Five by 8 – 5/20/10: Google comes to the Twin Ports

1) The Duluth area has spent months wooing Google, which is to select a city in which to build a high-speed broadband network. Few communities have been as aggressive as Duluth.

Now a film producer has created “Google Goes to the Twin Ports,” about a little girl named Google “who comes to the Twin Ports and carries with her magical powers. The cast members are all local people who donated their time to help the grass roots effort.” (h/t: Northland News Center)2) We’ve got another MPR/Humphrey Institute poll out today, and as these things tend to do, it leaves us wanting more answers.

Here’s the takeaway question:

If you had to choose, would you rather have a smaller government providing fewer services, or a bigger government providing more services?

Are we really surprised by the answer?

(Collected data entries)
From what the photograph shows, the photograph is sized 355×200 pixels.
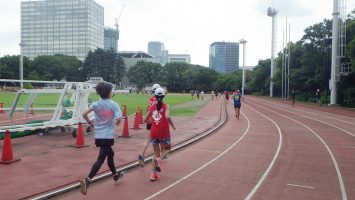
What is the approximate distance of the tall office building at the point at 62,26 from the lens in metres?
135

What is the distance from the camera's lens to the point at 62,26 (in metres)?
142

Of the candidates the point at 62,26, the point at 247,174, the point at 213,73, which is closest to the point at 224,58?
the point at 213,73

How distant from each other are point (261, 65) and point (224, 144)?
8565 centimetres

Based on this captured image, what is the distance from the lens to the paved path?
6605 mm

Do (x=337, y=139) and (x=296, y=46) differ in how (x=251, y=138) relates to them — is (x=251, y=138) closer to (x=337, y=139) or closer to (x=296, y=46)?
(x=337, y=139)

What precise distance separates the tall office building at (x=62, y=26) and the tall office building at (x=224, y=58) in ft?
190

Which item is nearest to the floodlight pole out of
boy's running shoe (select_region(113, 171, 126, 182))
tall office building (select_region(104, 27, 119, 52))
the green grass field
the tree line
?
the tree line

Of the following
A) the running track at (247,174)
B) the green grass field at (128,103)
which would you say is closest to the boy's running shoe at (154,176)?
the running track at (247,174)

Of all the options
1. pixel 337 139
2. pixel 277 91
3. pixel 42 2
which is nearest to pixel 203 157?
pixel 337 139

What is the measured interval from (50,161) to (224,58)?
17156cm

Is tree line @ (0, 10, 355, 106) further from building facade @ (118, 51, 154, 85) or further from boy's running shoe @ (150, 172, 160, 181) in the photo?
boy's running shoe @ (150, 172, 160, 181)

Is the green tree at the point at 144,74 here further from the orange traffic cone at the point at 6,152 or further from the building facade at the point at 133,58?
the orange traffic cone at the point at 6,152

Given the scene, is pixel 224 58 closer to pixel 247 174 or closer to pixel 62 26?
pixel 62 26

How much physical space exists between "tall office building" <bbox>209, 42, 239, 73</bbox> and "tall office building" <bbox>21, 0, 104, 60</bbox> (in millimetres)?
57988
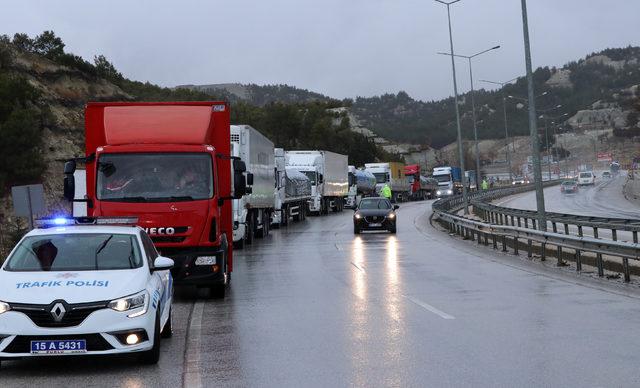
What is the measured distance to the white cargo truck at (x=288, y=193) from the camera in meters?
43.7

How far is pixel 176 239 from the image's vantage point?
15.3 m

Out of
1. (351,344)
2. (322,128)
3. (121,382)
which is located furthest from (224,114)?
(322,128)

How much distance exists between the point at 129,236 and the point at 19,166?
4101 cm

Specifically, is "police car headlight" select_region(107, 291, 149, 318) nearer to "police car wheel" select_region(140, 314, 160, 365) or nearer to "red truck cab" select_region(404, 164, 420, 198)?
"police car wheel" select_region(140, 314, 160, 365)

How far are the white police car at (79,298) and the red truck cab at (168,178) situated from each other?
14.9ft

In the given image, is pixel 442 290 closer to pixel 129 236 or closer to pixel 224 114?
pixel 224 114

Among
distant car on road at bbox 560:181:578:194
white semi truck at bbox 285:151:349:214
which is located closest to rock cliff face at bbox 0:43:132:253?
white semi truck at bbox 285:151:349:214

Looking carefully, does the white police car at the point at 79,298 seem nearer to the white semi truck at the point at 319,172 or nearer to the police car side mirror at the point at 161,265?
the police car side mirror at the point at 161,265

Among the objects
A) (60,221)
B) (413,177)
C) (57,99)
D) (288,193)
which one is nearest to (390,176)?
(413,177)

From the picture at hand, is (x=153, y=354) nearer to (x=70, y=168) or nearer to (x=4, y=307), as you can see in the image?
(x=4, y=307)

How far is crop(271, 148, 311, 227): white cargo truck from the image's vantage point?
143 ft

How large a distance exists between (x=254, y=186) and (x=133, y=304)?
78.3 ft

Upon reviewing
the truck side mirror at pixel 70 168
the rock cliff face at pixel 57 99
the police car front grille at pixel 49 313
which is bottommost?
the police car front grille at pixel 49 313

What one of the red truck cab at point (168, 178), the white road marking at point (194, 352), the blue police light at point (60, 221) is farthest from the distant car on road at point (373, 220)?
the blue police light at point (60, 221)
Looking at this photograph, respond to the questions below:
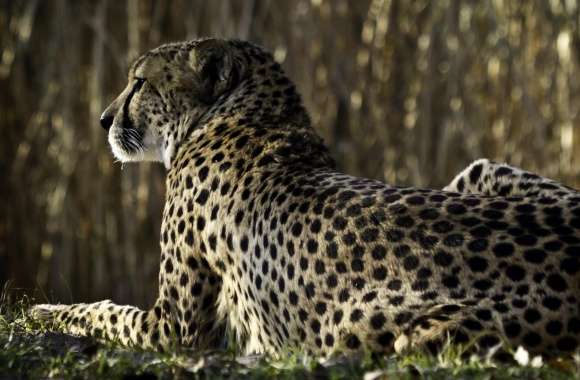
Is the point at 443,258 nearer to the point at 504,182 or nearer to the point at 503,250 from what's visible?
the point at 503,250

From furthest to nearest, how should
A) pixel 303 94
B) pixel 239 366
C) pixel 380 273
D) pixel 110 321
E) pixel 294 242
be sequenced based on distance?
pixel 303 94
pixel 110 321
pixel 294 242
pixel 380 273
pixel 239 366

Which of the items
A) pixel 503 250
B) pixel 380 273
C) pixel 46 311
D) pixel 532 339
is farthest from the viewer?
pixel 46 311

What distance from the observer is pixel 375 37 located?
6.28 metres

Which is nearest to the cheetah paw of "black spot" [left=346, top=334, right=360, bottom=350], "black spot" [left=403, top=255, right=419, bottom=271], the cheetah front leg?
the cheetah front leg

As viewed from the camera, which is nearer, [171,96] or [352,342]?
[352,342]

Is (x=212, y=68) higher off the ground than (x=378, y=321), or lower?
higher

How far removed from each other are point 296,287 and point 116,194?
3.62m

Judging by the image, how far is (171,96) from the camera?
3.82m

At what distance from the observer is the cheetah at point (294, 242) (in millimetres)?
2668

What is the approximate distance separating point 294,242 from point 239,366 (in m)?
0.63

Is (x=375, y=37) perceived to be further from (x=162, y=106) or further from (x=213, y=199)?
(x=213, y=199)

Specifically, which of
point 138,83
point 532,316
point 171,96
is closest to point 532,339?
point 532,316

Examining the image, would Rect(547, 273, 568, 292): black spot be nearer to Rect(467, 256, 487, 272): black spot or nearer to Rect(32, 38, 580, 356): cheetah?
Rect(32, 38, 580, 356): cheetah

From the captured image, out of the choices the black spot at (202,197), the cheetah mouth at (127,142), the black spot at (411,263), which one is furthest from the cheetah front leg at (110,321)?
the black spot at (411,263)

Questions on the material ▸
**a.** In the post about Google and the Twin Ports, reproduce the passage from "Here’s the takeaway" up to and including "by the answer?".
**b.** Answer these from the post about Google and the Twin Ports:
(i) What is the name of the little girl in the film?
(ii) Which two organizations are named together with the poll released today?
(iii) What is Google going to build in the city it selects?
**c.** Continue the post about Google and the Twin Ports, starting after its final question.

Exercise results ▸
**a.**
Here’s the takeaway question:

If you had to choose, would you rather have a smaller government providing fewer services, or a bigger government providing more services?

Are we really surprised by the answer?

**b.**
(i) Google
(ii) MPR and the Humphrey Institute
(iii) A high-speed broadband network

**c.**
We didn’t ask the obvious follow-up question: Like what? People have answered this question pretty much the same way for years, but as with most polls, it’s all in how you ask the question. Everyone wants fewer services, as long as the services that are extended aren’t the ones that we use.

I’ve asked this question since the days of the old MPR Forum and people almost never have an answer for what they’d give up. MPR commentary editor Eric Ringham gave it a go the other day with the obvious question:

Can you name a government service you’d be willing to do without?

People whose kids have grown said “K-12.” People in the city said “subsidies and programs for farmers.” People who aren’t poor said “social services.” People who get speeding and parking tickets said “parking enforcement cops.”

Writer “Mike” put it this way:

I’m willing to do without all the services that other people use. The ones I use are clearly essential.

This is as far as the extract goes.